Desaparecido, então, meu pequeno e mais recente amigo, pedi ao Juiz, nos autos, que, caso encontrado com vida, Bernardo fosse imediatamente encaminhado à avó materna, visto que o pai continuaria a expor evidente negligência, sem saber onde e com quem o filho estava. Pedido deferido.

Mas, o corpo do pequeno foi encontrado dia 14 de abril, sem vida, enterrado em pé, no mato, às margens de um rio, em Frederico Westphalen. Pai, madrasta e uma amiga do casal, Assistente Social, presos no mesmo dia, temporariamente.

Comunidade indignada e eu, particularmente, devastada.
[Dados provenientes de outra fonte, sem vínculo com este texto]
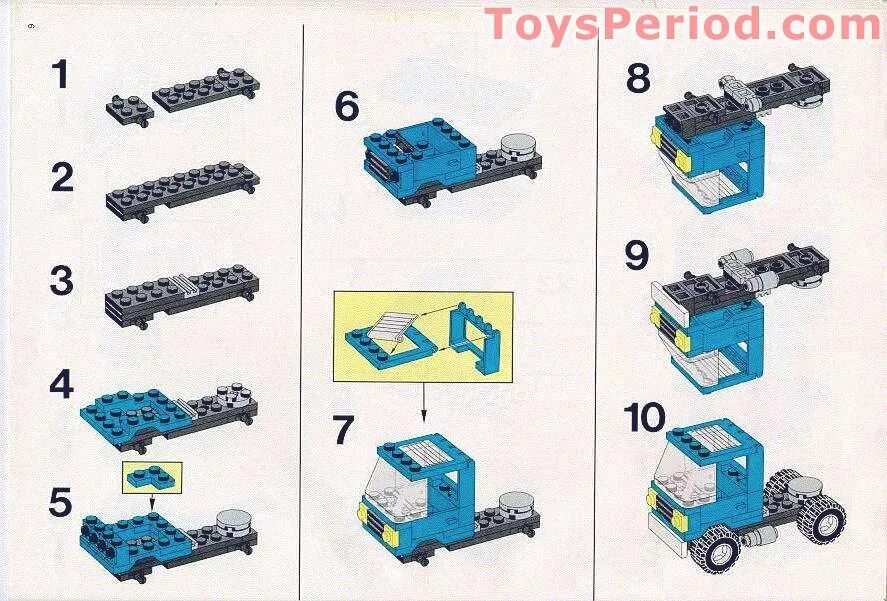 6

ToysPeriod.com

1

2

3

4

5

6

7

8

9

10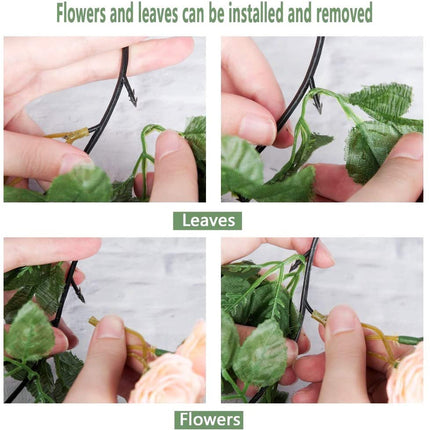 Flowers and leaves can be installed and removed

Leaves

Flowers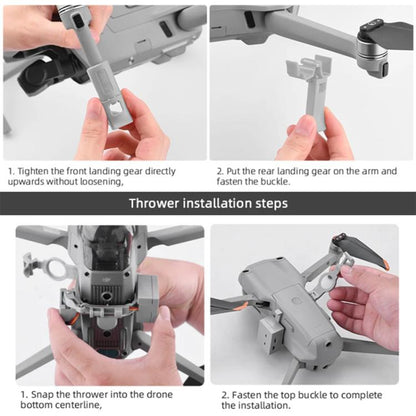 1. Tighten the front landing gear directly upwards without loosening,

2. Put the rear landing gear on the arm and fasten the buckle.

Thrower installation steps

1. Snap the thrower into the drone bottom centerline,

2. Fasten the top buckle to complete the installation.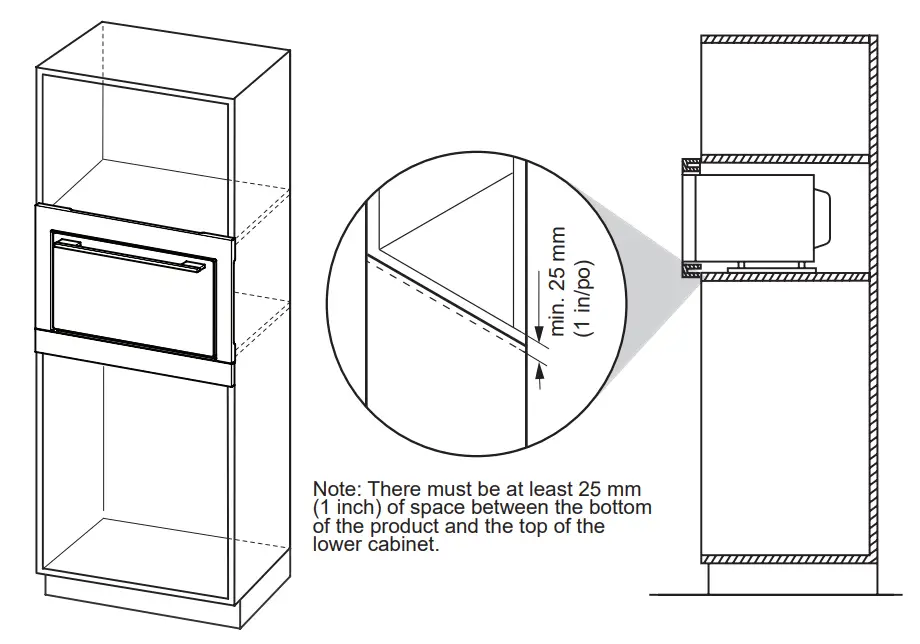 min. 25 mm
(1 in/po)

Note: There must be at least 25 mm (1 inch) of space between the bottom of the product and the top of the lower cabinet.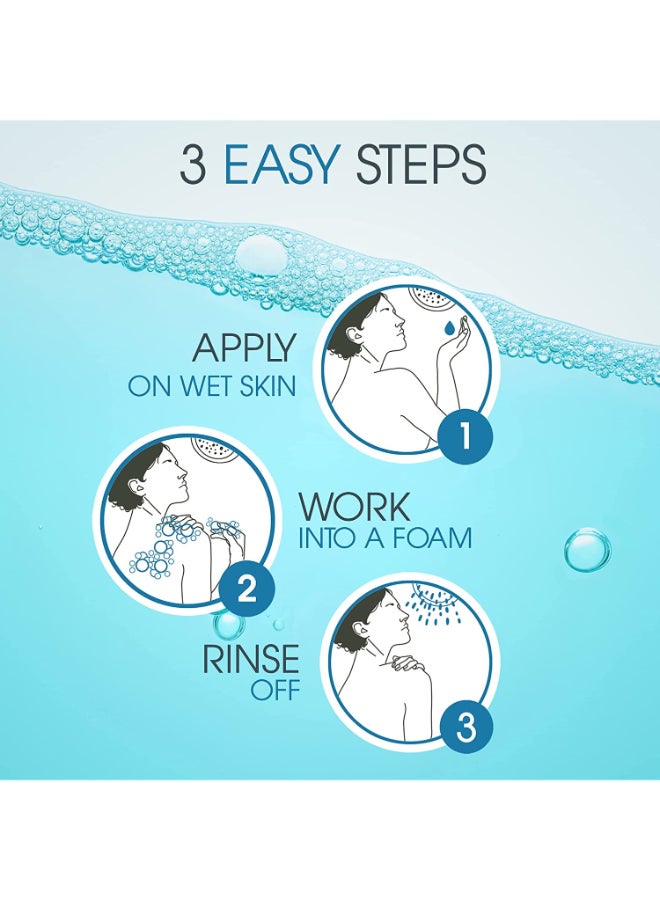 3 EASY STEPS

APPLY
ON WET SKIN

1

2

WORK
INTO A FOAM

RINSE
OFF

3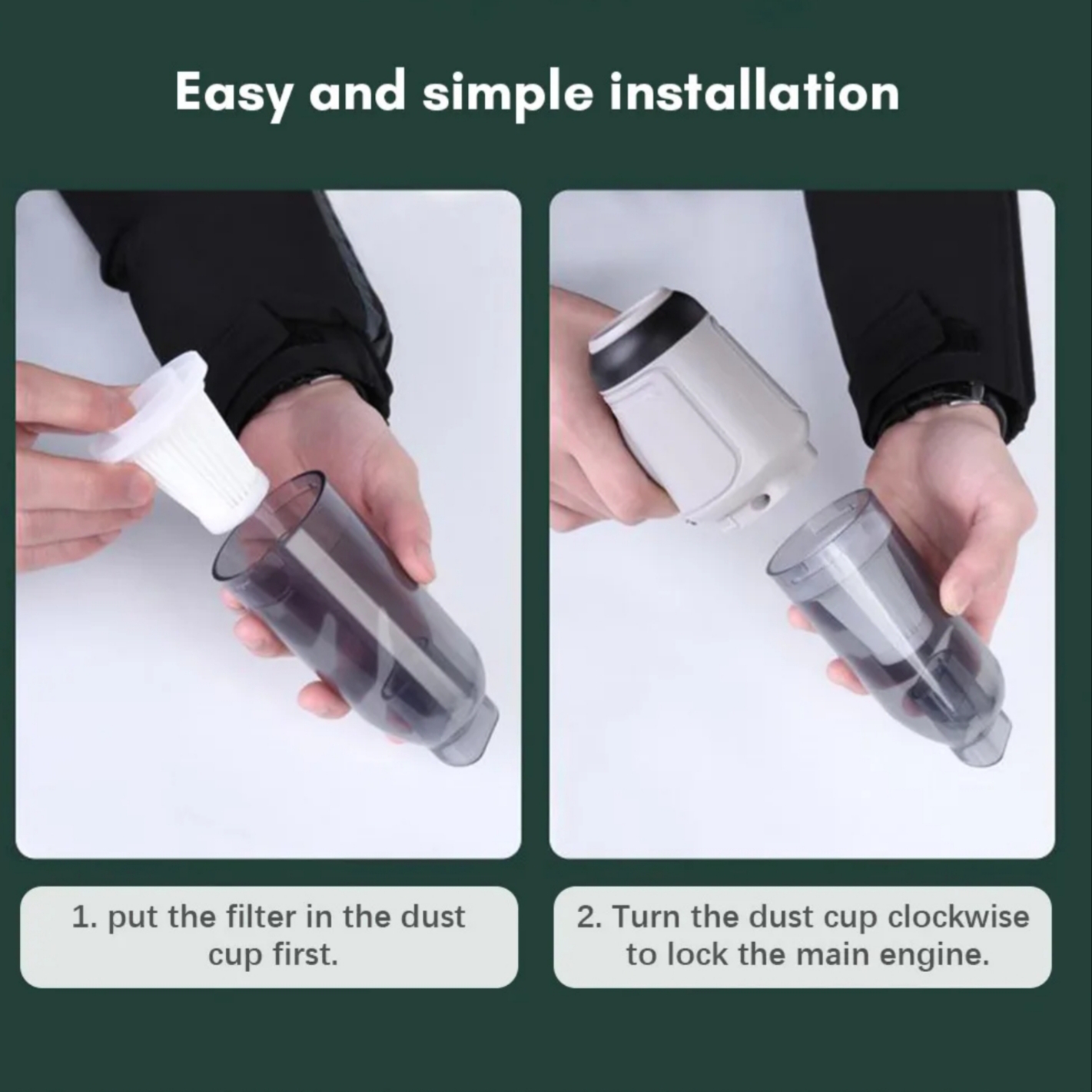 Easy and simple installation

1. put the filter in the dust cup first.

2. Turn the dust cup clockwise to lock the main engine.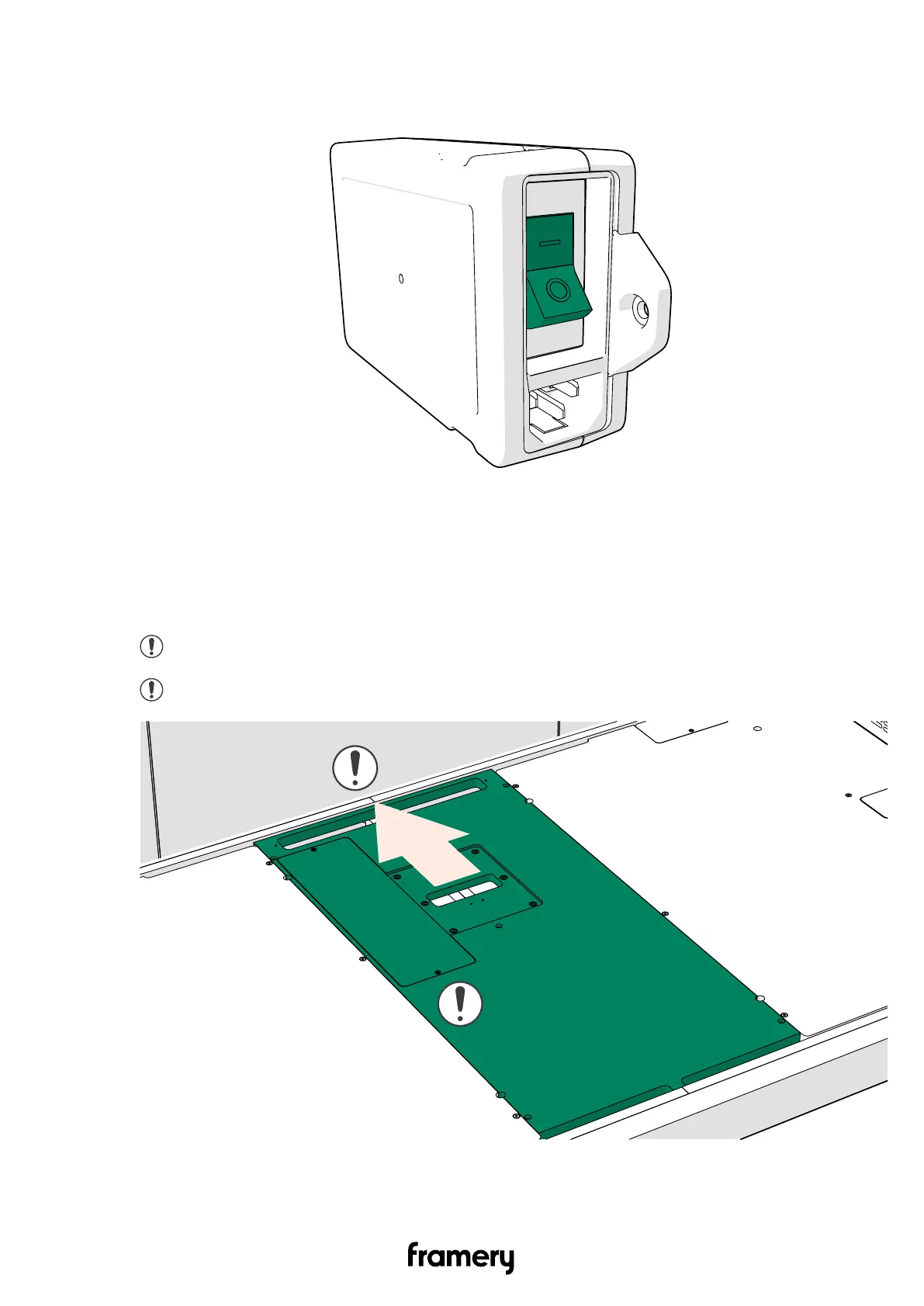 framery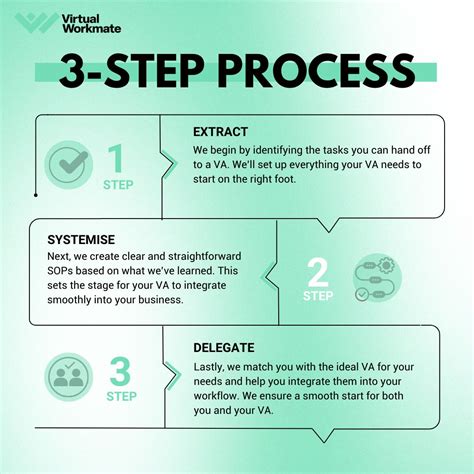 Virtual Workmate

3-STEP PROCESS

1
STEP

EXTRACT
We begin by identifying the tasks you can hand off to a VA. We'll set up everything your VA needs to start on the right foot.

SYSTEMISE
Next, we create clear and straightforward SOPs based on what we've learned. This sets the stage for your VA to integrate smoothly into your business.

2
STEP

3
STEP

DELEGATE
Lastly, we match you with the ideal VA for your needs and help you integrate them into your workflow. We ensure a smooth start for both you and your VA.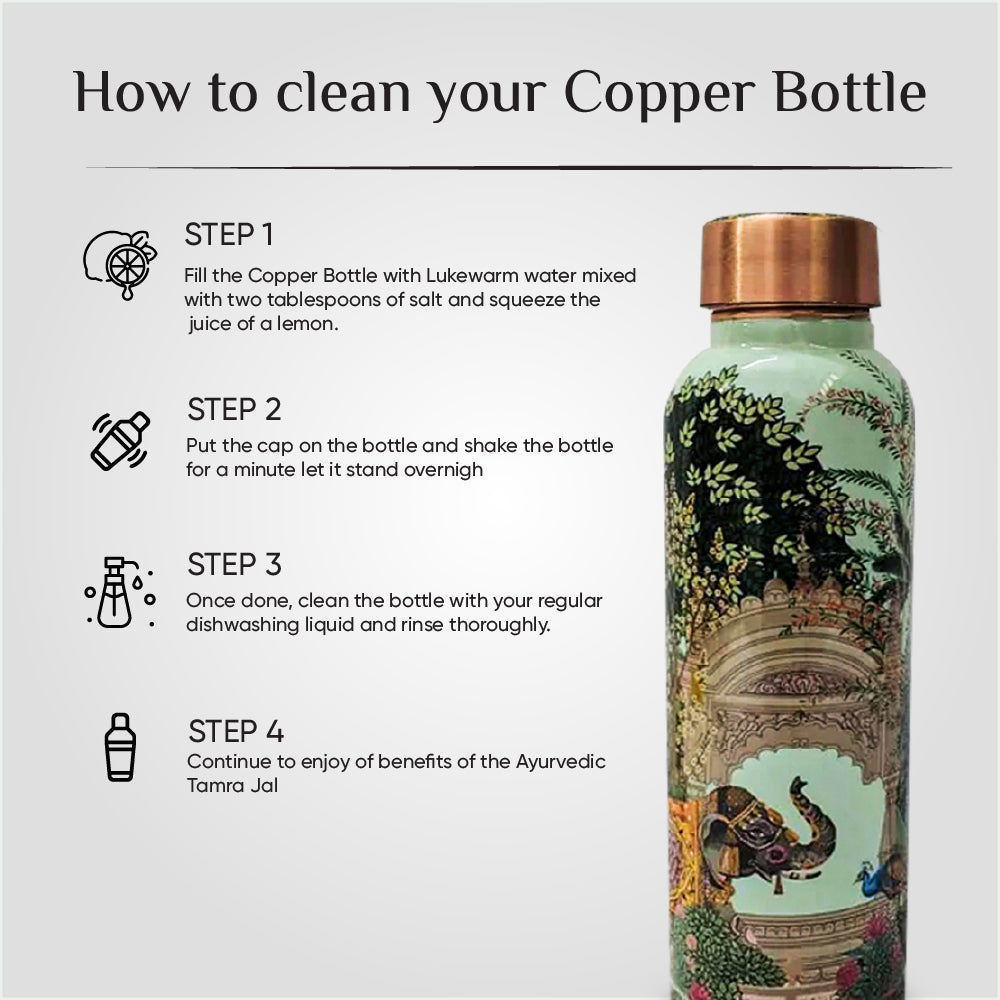 How to clean your Copper Bottle

STEP 1
Fill the Copper Bottle with Lukewarm water mixed with two tablespoons of salt and squeeze the juice of a lemon.

STEP 2
Put the cap on the bottle and shake the bottle for a minute let it stand overnigh

STEP 3
Once done, clean the bottle with your regular dishwashing liquid and rinse thoroughly.

STEP 4
Continue to enjoy of benefits of the Ayurvedic Tamra Jal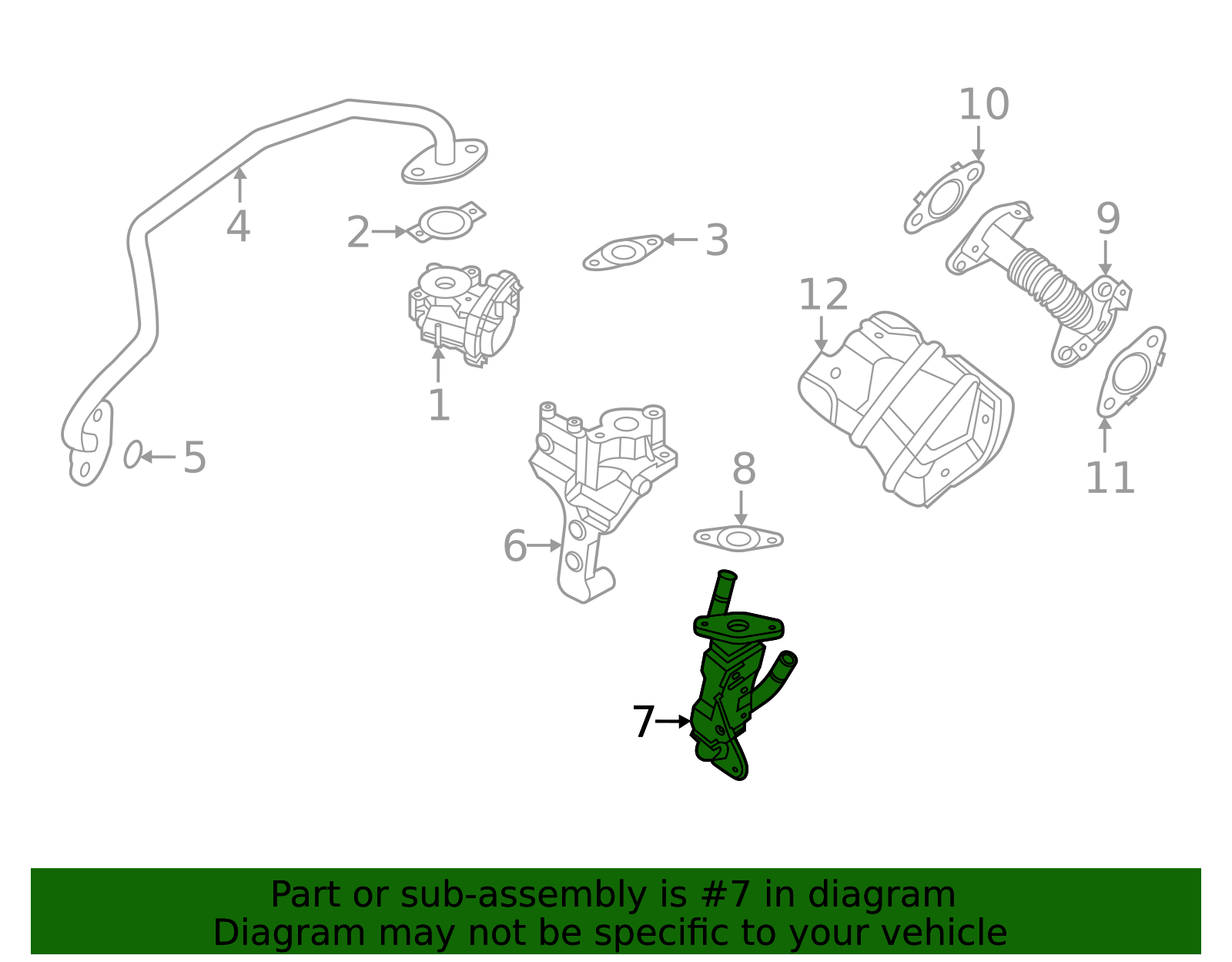 10
4
2
3
9
12
1
5
8
11
6
7

Part or sub-assembly is #7 in diagram
Diagram may not be specific to your vehicle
Em 15 anos de Ministério Público, estava diante, pela primeira vez, de um homicídio praticado contra uma criança atendida por mim. Quanta consciência da impotência diante do imprevisível, adquirida abruptamente e da pior forma.

As lágrimas de todos ainda não cessaram. O silêncio do luto é perceptível em uma simples caminhada pela cidade. As críticas rompem essa barreira e vêm, a todo instante, e até mesmo no balcão da Promotoria de Justiça, cada qual dando o seu recado sobre a “absurda falta de atenção que foi dada ao menino, cuja Justiça, em Três Passos, não amparou”.

Mas, do nosso jeito, para quem veio da fronteira gaúcha e tem o “pelo duro”, é difícil tombar diante da adversidade, muito menos diante da injustiça da crítica. Vamos, pela alquimia do pensamento, transformando a energia da ignorância e do ódio, a nós enviada, agora, em nova força, mas positiva, para lutarmos pela condenação dos culpados e pela conscientização da sociedade sobre o dever comum de proteção às nossas crianças e adolescentes.